● **Task instructions**
Take nothing but the lines from the one with "Klaus & Caroline" through the one with "Space to Exhale Space to Exhale" in the entries below, both ends kept, and return them exactly with pictures left out.

*** Opening of Dataset records ***

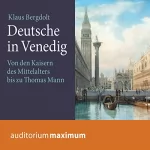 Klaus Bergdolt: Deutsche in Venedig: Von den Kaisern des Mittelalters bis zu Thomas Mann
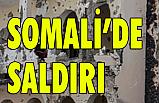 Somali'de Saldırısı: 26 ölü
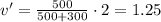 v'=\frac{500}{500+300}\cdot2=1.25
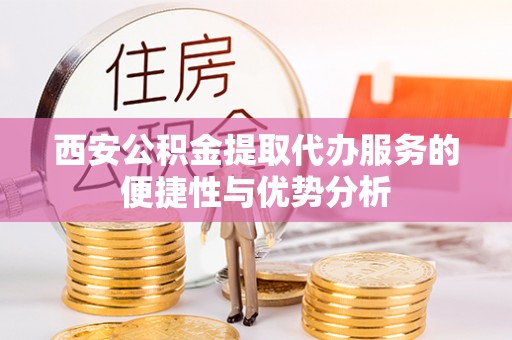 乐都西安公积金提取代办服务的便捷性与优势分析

*** Close of Dataset records ***
*** Opening of Dataset records ***

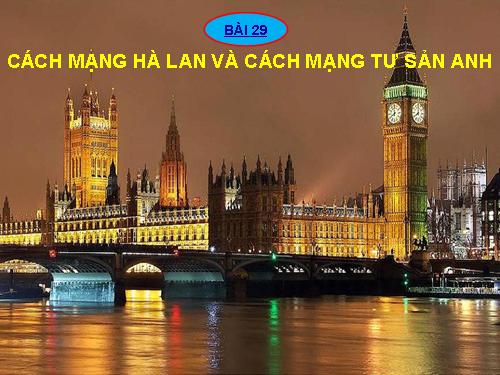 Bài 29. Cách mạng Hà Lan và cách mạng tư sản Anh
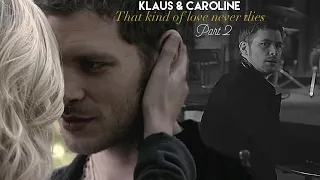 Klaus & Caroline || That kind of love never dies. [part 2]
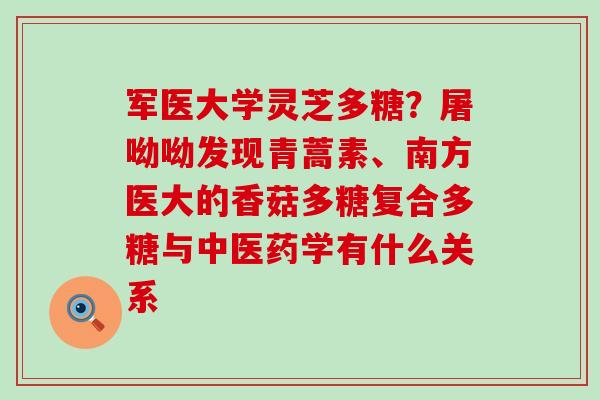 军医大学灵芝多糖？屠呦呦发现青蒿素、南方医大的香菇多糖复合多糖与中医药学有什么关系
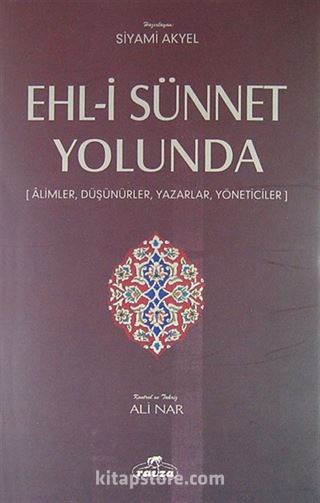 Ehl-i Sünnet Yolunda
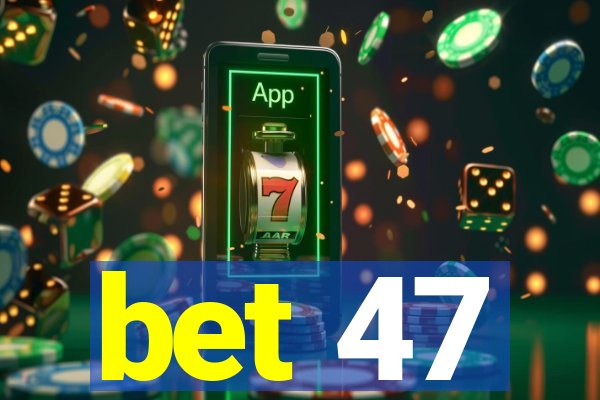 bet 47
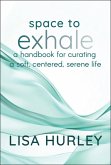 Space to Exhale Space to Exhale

*** Close of Dataset records ***

● **Solution**
 Klaus & Caroline || That kind of love never dies. [part 2]
 军医大学灵芝多糖？屠呦呦发现青蒿素、南方医大的香菇多糖复合多糖与中医药学有什么关系
 Ehl-i Sünnet Yolunda
 bet 47
 Space to Exhale Space to Exhale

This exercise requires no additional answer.